= William Douglas Figg Sr. =

American pharmacologist

William Douglas Figg is an American scientist (pharmacologist). He is a senior investigator (tenured) at the National Cancer Institute (NCI), National Institutes of Health (NIH), Bethesda, Maryland. He holds multiple titles within the NCI: Associate Director of the Center for Cancer Research, Co-Director of the Office of Translational Resources, Acting Branch Chief for the Genitourinary Malignancies Branch, Chief of the Clinical Pharmacology Program, and head of the Molecular Pharmacology Section. Figg is also the Senior Advisor for Basic Research at the Center for Prostate Disease Research within the Walter Reed National Military Medical Center – Murtha Cancer Center in Bethesda, Maryland.

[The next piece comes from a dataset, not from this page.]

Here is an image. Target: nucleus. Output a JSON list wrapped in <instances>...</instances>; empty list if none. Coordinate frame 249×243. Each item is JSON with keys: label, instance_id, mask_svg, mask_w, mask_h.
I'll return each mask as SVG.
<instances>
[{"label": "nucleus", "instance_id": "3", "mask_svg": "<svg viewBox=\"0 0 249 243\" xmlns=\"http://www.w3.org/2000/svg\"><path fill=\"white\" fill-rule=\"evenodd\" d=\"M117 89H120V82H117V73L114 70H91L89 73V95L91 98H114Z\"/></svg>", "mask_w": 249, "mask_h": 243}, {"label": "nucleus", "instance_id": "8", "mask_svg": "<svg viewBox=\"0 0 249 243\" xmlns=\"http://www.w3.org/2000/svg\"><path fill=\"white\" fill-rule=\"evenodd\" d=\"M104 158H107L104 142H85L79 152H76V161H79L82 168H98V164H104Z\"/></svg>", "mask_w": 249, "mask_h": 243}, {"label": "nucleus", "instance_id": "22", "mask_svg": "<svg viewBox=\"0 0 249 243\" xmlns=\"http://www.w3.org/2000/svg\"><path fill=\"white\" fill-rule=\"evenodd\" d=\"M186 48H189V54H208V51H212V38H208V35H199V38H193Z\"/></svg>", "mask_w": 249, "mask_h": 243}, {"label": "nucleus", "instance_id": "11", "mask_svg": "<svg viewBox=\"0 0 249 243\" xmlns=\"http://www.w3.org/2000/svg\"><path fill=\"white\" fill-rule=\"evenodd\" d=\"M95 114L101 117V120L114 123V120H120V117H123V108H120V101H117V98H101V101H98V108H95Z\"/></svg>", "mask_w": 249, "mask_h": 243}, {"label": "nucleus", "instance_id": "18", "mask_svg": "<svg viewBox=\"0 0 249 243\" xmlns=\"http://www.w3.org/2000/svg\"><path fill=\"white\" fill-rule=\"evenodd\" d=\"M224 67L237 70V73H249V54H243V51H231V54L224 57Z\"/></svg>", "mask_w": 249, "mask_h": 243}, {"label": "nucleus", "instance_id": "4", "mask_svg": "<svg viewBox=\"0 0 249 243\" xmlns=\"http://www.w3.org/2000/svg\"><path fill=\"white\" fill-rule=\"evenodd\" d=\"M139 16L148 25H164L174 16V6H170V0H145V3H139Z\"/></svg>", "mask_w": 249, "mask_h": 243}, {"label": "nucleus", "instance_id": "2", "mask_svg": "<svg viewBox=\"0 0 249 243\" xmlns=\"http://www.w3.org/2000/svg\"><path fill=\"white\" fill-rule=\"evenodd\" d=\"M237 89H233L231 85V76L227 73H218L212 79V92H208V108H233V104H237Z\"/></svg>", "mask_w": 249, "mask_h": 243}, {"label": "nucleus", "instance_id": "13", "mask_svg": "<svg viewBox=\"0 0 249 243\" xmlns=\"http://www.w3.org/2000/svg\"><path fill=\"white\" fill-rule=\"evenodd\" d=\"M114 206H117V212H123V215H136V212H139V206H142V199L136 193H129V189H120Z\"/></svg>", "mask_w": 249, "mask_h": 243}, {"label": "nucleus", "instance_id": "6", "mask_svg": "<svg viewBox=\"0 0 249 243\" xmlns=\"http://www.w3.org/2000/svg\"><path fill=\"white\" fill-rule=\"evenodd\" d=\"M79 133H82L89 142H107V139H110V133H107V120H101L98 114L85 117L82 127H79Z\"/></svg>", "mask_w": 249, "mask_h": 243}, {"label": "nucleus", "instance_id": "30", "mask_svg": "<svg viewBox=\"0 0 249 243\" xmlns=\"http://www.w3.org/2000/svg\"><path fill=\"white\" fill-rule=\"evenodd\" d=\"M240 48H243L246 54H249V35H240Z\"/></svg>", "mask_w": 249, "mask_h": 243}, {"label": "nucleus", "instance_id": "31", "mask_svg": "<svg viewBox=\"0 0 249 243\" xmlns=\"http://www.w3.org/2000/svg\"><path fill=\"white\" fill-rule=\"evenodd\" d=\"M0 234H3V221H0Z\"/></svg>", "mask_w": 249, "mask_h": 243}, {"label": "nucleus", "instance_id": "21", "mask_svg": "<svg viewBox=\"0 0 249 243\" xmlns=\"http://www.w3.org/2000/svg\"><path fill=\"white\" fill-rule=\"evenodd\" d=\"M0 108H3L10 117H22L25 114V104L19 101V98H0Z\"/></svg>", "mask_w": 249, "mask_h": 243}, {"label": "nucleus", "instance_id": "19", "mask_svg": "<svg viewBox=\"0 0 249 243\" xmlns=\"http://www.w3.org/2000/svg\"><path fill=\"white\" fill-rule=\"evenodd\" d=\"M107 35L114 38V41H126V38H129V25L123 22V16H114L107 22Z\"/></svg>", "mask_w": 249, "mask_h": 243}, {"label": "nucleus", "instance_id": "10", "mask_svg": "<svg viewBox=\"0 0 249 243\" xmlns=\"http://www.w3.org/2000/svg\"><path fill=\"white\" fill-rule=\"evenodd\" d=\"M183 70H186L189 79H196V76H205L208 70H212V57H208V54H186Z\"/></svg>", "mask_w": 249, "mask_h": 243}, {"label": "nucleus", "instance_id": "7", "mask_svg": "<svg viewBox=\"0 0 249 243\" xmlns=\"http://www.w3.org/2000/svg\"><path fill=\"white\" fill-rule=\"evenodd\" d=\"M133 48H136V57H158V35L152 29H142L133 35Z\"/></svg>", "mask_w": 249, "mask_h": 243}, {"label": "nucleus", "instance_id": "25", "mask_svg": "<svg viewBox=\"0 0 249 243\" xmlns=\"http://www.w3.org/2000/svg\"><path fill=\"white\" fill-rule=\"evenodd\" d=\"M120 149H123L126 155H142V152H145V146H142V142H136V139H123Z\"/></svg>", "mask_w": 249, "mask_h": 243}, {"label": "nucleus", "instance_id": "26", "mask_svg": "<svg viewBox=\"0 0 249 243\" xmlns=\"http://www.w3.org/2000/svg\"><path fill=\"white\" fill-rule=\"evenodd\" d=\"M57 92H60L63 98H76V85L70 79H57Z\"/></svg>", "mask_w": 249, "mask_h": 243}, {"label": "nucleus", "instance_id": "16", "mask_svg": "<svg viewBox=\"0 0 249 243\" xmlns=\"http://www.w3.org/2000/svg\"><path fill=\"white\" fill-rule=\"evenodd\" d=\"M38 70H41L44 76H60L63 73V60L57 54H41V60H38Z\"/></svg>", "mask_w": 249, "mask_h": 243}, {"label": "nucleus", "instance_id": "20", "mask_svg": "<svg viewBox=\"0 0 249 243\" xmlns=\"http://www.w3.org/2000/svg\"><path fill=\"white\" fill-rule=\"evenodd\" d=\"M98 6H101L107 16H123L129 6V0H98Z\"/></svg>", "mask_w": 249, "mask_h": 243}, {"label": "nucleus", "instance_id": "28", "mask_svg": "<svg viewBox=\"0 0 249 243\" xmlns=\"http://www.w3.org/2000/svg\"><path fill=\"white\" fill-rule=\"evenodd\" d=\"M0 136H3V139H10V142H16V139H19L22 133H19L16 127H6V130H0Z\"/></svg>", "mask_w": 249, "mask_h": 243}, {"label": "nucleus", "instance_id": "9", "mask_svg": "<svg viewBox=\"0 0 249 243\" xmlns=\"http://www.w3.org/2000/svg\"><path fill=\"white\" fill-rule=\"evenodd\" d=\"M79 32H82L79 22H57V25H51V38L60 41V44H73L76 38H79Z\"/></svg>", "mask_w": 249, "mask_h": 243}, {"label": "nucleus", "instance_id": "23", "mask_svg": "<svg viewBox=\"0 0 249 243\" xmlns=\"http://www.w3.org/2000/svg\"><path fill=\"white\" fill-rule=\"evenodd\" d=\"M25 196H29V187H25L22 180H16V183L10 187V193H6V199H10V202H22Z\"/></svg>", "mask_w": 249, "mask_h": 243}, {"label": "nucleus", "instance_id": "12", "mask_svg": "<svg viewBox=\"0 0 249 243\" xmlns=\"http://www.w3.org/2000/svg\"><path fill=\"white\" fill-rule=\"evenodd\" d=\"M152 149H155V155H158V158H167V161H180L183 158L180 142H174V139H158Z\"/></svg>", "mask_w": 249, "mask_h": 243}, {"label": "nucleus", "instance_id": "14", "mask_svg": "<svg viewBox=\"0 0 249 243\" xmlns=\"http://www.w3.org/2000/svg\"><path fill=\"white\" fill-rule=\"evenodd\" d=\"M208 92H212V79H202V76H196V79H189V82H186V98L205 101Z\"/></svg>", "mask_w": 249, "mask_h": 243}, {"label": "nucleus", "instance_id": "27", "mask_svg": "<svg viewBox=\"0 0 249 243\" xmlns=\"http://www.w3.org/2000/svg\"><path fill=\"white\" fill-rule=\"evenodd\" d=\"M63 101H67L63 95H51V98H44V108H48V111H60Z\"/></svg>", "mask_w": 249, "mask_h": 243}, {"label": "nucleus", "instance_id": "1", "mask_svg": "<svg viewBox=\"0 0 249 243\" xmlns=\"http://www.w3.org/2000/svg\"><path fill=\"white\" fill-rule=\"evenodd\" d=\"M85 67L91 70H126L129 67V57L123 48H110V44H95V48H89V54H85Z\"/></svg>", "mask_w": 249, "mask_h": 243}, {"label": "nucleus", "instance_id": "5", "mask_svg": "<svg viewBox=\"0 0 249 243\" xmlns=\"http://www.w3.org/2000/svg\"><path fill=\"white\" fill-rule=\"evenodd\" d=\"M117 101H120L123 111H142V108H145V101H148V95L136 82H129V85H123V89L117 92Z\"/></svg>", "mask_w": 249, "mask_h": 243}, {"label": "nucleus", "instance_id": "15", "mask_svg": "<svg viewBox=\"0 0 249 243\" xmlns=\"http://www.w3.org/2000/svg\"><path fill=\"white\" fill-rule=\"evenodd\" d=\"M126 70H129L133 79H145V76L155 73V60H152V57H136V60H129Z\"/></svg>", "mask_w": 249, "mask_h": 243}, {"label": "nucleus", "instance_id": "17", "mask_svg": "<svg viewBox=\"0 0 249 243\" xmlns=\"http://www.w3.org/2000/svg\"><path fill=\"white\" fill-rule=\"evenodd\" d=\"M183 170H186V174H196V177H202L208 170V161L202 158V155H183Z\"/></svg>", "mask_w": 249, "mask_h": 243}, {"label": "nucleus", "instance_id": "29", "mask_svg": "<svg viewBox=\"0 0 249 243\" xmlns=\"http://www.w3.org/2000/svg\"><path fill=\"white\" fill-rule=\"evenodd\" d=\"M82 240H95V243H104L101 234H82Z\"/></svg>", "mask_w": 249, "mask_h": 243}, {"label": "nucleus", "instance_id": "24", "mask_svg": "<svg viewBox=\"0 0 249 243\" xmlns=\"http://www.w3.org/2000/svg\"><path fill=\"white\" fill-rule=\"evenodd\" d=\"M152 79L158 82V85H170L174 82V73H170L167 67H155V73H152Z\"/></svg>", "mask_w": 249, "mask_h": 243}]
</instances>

Figg has more than 875 peer-reviewed articles, and his work has been mentioned over 66,200 times in the scholarly literature. He has an H-index of 136 and an i10-index of 689, both indicators of scientific influence. He has published/edited six books.

==Education==
Figg grew up in Beaver Dam, Kentucky, and graduated from Ohio County High School, in Hartford, Kentucky (1981). He earned a BS in pharmacy from Samford University (1987), and a doctoral degree in pharmacy from Auburn University (1989). He completed an internship at the UAB Hospital (1990) and a fellowship in drug development at the UNC Eshelman School of Pharmacy (1992). He is a recipient of honorary degrees from Georgetown College and the Philadelphia College of Osteopathic Medicine.

==Research and career==
Figg is an expert in molecular pharmacology and clinical pharmacology, as well as the application of pharmacological concepts to the creation of anticancer drugs and biomarkers. Figg is presently an adjunct professor of medicine at Columbia University, Vagelos College of Physicians and Surgeons, Department of Medicine, Division of Oncology, New York, NY, and adjunct professor of surgery at Uniformed Services University, School of Medicine, Department of Surgery, Bethesda, MD. Additionally, Figg is a retired captain from the Commissioned Corps of the United States Public Health Service.

==Awards and honors==
Figg has received awards including the Leon Goldberg Award from the American Society of Clinical Pharmacology and Therapeutics, the Allen J. Brands Award from United States Public Health Service, the Russell R. Miller Award and the Therapeutics Frontier Award from American College of Clinical Pharmacy, the Andrew Craigie Award from Association of Military Surgeons of the United States, the Reynold Spector Award in Clinical Pharmacology and Translational Medicine from the American Society of Pharmacology and Experimental Therapeutics, Distinguished Investigator Award from the American College of Clinical Pharmacology, the Philip C. and Ethel F. Ashby Lecture from the University of Oklahoma, the Sustained Contribution to the Scientific Literature Award from the American Society of Health-System Pharmacists Foundation, the Tyler Prize for Stimulation of Research from the American Pharmacists Association, the Charles Hatfield Lecture at Georgetown College, and the Albert Ebert Memorial Lecture University of Illinois. He has received the NIH's Clinical Center Director Award (2007, 2012, 2015), NCI's Outstanding Mentor Award (2008), and NIH's Director Merit Award (2011). Figg is a fellow of the American Colleges of Clinical Pharmacy and Clinical Pharmacology.